:: TEXT BLOCK ::

Having moved from Scotland to Australia in 2005 to find out if she had fallen in love with the country as well as her husband a decade ago, she decided that the answer was ‘yes' and intended to stay.
However life has always had a marvellous way of changing her best-laid plans. And it happened again. An unexpected work opportunity presented itself in mid-2008: one too good to miss.
As a result the Witter from Down Under is now coming from the land of the long white cloud - New Zealand.
Please join us and read Frenchbean's commentary on a new country, a new city, a new job and new friends.
Laughter is the best medicine
Sometimes real life gives you such a bite in the bum that you have to stop and take stock.
At the time of writing my last Witter I was confident that Mum (aka Superwoman) had recovered from her stroke in April and was at home, happily pottering in her garden. As it turns out this was far from the truth. She had in fact had another stroke and was unconscious.
Why should a Witter from Down Under dwell on a health crisis in Scotland? It brought into sharp focus one of the topics upon which I mused last time: where is home and where am I most happy?
For the last 10 days there's been no debate: I would rather have been in Scotland, far away from the cold wet Kiwi winter and close to my (as we thought) dying Mum. I held fast by the phone, reluctant to book a flight until I heard the worst. I cannot afford to fly home every couple of months and since we had spent much of April talking and forgiving each other for not being perfect, there was more of a need for my brothers to sit by her bedside than for me to dash back to see her before her final breath.
Mum has a Living Will, which she drew up with her solicitor and GP in 2001. It contains very explicit instructions about the level of medical intervention that is permitted should she be unable to make decisions herself. When she first showed it to me I was taken aback by its frank wording. However now that we have had to refer to it for real I applaud the lack of ambiguity.
She is not to receive anything that will prolong her life should she be in a coma (this is a DNR with bells on) including water and intravenous sustenance.
So she lay in her bed at home, with my brothers and various nurses caring for her. They washed her, turned her, brushed her hair, sang and talked to her. They delivered flowers and cards to her bedroom. They welcomed visitors who sat and held her hand. But they gave her no fluids, no food and we had no expectation that she would survive.

:::

QUESTIONS:
A. Copy everything in the Witter post from "She is not to" down to "and intravenous sustenance.", renaming "coma" as "vegetative state" wherever it appears.
B. Answer these questions from the Witter post:
(i) In what year did the move from Scotland to Australia take place?
(ii) In what year was Mum's Living Will drawn up?
(iii) In which month did Mum have the stroke she was thought to have recovered from?
Rely only on the Witter post for everything here.

:: RECORDED DATA ::

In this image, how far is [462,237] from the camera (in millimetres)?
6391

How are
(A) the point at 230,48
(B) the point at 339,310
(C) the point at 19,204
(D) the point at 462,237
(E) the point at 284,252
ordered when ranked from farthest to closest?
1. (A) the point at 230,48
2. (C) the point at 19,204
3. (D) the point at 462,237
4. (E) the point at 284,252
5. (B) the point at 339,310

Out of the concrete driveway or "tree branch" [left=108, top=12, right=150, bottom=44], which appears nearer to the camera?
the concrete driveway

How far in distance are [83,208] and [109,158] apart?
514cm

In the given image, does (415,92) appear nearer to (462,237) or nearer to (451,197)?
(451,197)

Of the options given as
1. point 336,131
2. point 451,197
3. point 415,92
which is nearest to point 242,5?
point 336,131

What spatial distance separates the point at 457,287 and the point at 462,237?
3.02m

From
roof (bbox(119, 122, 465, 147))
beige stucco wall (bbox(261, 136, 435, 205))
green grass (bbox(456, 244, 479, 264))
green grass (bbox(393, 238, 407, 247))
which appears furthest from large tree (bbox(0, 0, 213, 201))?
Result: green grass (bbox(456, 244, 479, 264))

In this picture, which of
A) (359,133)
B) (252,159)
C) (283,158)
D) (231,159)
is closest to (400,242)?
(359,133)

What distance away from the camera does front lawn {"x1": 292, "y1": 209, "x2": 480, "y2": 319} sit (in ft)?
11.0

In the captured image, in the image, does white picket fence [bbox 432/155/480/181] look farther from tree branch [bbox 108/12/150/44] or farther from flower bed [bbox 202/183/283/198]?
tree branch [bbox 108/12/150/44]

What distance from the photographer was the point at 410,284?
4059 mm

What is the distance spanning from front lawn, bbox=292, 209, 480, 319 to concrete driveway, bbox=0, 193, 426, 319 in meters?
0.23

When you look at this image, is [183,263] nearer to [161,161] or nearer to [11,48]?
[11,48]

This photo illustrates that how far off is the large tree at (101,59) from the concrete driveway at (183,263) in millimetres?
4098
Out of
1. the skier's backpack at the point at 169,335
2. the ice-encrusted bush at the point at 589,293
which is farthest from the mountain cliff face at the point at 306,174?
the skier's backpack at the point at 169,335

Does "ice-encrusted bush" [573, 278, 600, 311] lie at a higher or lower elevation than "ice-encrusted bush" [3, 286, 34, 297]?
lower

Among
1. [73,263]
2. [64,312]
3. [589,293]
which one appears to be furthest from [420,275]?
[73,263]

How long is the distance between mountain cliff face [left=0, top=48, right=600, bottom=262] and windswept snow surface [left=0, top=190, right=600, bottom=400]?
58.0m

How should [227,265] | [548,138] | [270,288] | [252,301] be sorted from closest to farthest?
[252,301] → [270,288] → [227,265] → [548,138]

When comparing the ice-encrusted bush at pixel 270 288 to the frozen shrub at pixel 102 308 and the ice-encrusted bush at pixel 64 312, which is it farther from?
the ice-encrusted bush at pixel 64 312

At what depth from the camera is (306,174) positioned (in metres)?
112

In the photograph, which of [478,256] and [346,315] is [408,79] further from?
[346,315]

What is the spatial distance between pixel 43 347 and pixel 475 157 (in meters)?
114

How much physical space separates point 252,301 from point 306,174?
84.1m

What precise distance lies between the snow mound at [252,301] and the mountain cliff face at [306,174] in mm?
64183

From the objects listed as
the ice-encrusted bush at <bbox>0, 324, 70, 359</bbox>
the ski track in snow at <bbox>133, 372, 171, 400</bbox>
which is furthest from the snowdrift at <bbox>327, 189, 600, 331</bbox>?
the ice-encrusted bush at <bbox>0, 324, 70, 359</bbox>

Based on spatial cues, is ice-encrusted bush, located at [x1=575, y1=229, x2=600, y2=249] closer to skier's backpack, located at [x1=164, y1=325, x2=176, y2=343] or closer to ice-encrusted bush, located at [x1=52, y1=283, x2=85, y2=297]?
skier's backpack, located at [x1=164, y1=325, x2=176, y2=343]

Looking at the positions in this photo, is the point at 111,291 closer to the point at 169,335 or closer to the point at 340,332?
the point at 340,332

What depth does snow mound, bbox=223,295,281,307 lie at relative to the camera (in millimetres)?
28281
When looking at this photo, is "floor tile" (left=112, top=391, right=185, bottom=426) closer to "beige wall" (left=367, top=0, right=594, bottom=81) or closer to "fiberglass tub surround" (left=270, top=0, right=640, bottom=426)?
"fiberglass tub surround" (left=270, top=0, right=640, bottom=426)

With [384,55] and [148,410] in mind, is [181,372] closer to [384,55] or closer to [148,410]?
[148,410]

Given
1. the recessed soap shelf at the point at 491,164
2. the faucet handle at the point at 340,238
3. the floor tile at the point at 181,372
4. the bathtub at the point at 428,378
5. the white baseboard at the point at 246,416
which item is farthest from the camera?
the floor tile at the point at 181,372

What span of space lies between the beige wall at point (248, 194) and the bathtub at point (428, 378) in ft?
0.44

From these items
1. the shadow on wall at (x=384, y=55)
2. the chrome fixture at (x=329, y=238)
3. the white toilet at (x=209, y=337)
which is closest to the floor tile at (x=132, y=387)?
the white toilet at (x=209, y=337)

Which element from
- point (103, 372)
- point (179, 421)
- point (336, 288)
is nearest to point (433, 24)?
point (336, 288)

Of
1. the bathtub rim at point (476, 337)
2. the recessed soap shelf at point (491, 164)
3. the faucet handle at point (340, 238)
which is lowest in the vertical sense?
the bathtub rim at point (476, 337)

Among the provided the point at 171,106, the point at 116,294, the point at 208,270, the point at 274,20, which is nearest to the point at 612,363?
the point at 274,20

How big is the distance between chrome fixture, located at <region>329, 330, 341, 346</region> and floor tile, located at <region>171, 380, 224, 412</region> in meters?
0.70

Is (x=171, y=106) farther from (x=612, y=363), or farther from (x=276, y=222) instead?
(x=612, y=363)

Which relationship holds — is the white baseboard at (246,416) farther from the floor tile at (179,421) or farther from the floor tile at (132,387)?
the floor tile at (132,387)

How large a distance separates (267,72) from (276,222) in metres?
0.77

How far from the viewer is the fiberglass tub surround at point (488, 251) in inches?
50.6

:::

ANSWERS BY ITEM NUMBER:
A.
She is not to receive anything that will prolong her life should she be in a vegetative state (this is a DNR with bells on) including water and intravenous sustenance.

B.
(i) 2005
(ii) 2001
(iii) April